First, Andrea Estes reports that Patrick raised about $20,000 at a fundraiser hosted by O’Neill and Associates, which lobbies on behalf of Bechtel/Parsons Brinckerhoff, the Big Dig project manager. It appears that Patrick guaranteed himself the worst of both worlds in agreeing to this event. He asked that no Big Dig contractors be invited, lest he soil himself with their tainted money. But by letting O’Neill organize it, he gets the bad headlines anyway.
But let me call your attention to this striking passage:
O’Neill and Associates raises money for many political candidates, mostly Democrats. Earlier this year, firm officials said, O’Neill and Associates held a fund-raiser for Patrick’s Republican opponent, Lieutenant Governor Kerry Healey. According to Ann Murphy, a former aide to Governor Mitt Romney who now works at O’Neill and Associates, about two-dozen people attended the February fund-raiser….
Healey’s campaign slammed Patrick yesterday for using O’Neill and Associates.
Asked about Healey’s fund-raiser at the O’Neill firm, a Healey spokesman refused to address her event.
“It’s another example where Deval Patrick claims he’s an outsider, but is following the insider playbook to a tee,” said Tim O’Brien, Healey’s campaign manager.
My next example is a story by Frank Phillips on Healey’s half-dozen or so votes to limit access to criminal records in 2000 to 2002, when she served on the Criminal History Systems Board. Healey, of course, has been attacking Patrick for taking exactly the same position. Thus Phillips’ reporting exposes a top layer of hypocrisy that should be clear to everyone.

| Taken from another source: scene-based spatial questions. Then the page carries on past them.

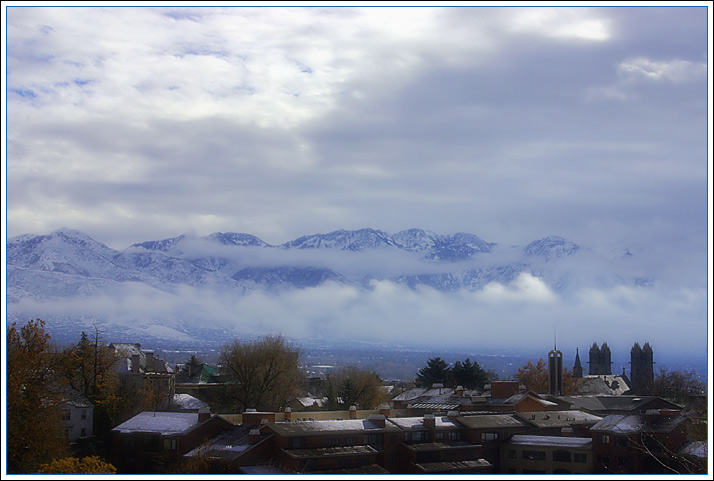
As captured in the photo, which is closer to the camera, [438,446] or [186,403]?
[438,446]

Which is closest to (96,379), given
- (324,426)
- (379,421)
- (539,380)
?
(324,426)

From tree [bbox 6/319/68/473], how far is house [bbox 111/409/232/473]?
3512mm

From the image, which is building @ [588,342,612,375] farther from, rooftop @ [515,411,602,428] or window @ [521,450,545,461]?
window @ [521,450,545,461]

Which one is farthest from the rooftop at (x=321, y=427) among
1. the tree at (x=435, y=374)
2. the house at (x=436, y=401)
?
the tree at (x=435, y=374)

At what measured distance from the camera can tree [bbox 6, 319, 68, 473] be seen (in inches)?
1300

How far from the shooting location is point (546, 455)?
42406 mm

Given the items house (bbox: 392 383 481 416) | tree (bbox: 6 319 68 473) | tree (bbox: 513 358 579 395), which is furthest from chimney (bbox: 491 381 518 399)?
tree (bbox: 6 319 68 473)

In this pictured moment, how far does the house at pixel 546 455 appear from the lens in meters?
41.8

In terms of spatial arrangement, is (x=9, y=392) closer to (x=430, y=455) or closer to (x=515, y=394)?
(x=430, y=455)

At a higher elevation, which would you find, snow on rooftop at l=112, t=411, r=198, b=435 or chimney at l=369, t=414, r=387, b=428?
chimney at l=369, t=414, r=387, b=428

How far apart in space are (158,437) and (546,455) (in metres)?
20.7

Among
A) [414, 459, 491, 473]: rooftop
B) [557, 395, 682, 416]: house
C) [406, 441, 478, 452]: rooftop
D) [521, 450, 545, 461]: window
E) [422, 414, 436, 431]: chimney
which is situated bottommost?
[414, 459, 491, 473]: rooftop

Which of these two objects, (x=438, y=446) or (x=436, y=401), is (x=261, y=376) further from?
(x=438, y=446)

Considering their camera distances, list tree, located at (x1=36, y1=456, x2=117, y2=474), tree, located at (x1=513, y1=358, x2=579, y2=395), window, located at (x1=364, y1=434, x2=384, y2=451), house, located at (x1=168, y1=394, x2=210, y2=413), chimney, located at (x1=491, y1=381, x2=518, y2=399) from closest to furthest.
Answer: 1. tree, located at (x1=36, y1=456, x2=117, y2=474)
2. window, located at (x1=364, y1=434, x2=384, y2=451)
3. house, located at (x1=168, y1=394, x2=210, y2=413)
4. chimney, located at (x1=491, y1=381, x2=518, y2=399)
5. tree, located at (x1=513, y1=358, x2=579, y2=395)
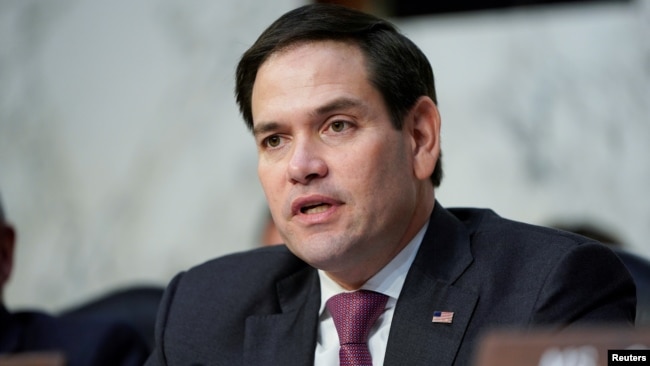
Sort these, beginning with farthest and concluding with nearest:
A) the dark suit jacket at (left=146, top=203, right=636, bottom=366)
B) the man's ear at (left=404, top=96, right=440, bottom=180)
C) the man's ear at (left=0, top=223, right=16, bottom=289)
A: the man's ear at (left=0, top=223, right=16, bottom=289)
the man's ear at (left=404, top=96, right=440, bottom=180)
the dark suit jacket at (left=146, top=203, right=636, bottom=366)

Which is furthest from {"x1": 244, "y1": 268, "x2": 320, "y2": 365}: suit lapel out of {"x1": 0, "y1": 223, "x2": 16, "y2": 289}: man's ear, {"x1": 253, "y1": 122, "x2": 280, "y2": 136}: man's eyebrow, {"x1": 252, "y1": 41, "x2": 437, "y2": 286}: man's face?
{"x1": 0, "y1": 223, "x2": 16, "y2": 289}: man's ear

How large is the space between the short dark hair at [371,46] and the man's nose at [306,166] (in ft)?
0.70

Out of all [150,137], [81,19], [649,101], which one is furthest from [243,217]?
[649,101]

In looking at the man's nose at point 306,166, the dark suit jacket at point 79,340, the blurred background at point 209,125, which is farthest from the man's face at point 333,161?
the blurred background at point 209,125

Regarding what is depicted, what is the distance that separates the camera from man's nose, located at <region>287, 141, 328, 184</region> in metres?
2.08

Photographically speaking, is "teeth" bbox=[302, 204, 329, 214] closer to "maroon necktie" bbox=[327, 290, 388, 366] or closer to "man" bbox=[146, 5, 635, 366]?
"man" bbox=[146, 5, 635, 366]

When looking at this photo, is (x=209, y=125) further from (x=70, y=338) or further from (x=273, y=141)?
(x=273, y=141)

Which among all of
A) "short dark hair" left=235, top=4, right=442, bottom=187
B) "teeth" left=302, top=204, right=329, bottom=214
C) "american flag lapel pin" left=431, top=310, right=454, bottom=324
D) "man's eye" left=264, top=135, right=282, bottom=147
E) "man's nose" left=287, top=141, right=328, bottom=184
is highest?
"short dark hair" left=235, top=4, right=442, bottom=187

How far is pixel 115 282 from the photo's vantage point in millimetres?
4965

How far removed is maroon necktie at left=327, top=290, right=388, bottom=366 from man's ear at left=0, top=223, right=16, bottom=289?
4.11 ft

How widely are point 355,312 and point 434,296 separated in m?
0.17

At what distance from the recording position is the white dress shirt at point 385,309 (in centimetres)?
215

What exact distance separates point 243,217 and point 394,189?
258cm

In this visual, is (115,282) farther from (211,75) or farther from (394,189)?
(394,189)
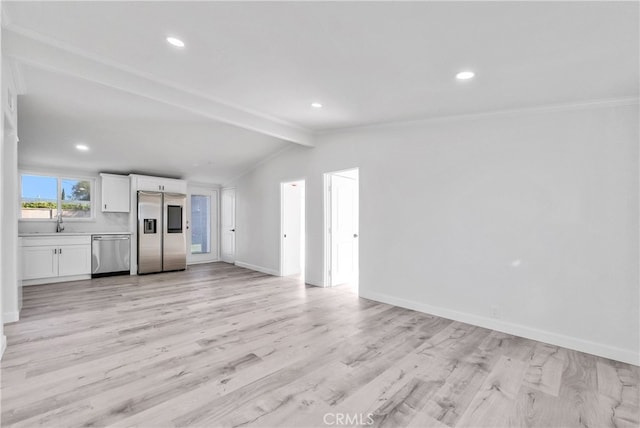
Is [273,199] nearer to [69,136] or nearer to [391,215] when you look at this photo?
[391,215]

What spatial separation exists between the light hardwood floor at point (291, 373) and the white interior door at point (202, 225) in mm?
3966

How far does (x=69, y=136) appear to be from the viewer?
182 inches

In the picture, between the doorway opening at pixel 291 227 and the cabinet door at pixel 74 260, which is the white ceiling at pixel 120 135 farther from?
the cabinet door at pixel 74 260

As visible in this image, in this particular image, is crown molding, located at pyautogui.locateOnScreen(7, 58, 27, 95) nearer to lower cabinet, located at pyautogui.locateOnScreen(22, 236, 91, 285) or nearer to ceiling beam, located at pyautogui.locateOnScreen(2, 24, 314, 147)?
ceiling beam, located at pyautogui.locateOnScreen(2, 24, 314, 147)

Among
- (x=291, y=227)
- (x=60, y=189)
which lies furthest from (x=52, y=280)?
(x=291, y=227)

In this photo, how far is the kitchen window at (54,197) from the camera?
18.7ft

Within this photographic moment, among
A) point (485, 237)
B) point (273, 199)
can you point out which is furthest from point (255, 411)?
point (273, 199)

But it’s worse than that, because, underneath the hypocritical crust is a gooey filling of still more hypocrisy:
Late yesterday, Healey’s campaign released a statement to the Globe saying her “experience on the board gave her a firsthand look at how the CORI [Criminal Offender Record Information] system does not serve the best interests of employers.”
“Based on the nature of her position to uphold CORI laws, the lieutenant governor became aware of the need for change within the system and that criminal records must be made more available to employers,” said Laura Nicoll, her campaign spokesperson. “Deval Patrick still doesn’t get it. He wants to hide this information from employers.”
But her actions on the board appear to contradict her public statements.
Deval Patrick? Hmmm … Kerry Healey actually voted to hide information from employers. Now we are to believe that she wouldn’t.
So she changed her mind? That seems to be what Nicoll is saying, but she doesn’t come right out and say it. It wouldn’t do for Healey to admit that she was for keeping the records of criminals secret before she was against it. Meanwhile, she attacks Patrick for holding precisely the same position that she did — a position that she actually got a chance to act on, at least when she bothered to show up to board meetings. (Phillips also reports that her attendance was spotty.)
Thus does Healey demonstrate her deep understanding of how the news media work. If you’re prominent enough, and a major-party candidate for governor surely is, then you can say literally anything and the media will report it.
The better reporters, such as Phillips and Estes, will make some attempt to put your statements in context, but it doesn’t matter. The key to success is to keep those sound bites coming. Those are far more likely to penetrate the public consciousness than the hedges and qualifications. That’s B4 stuff, and who reads that?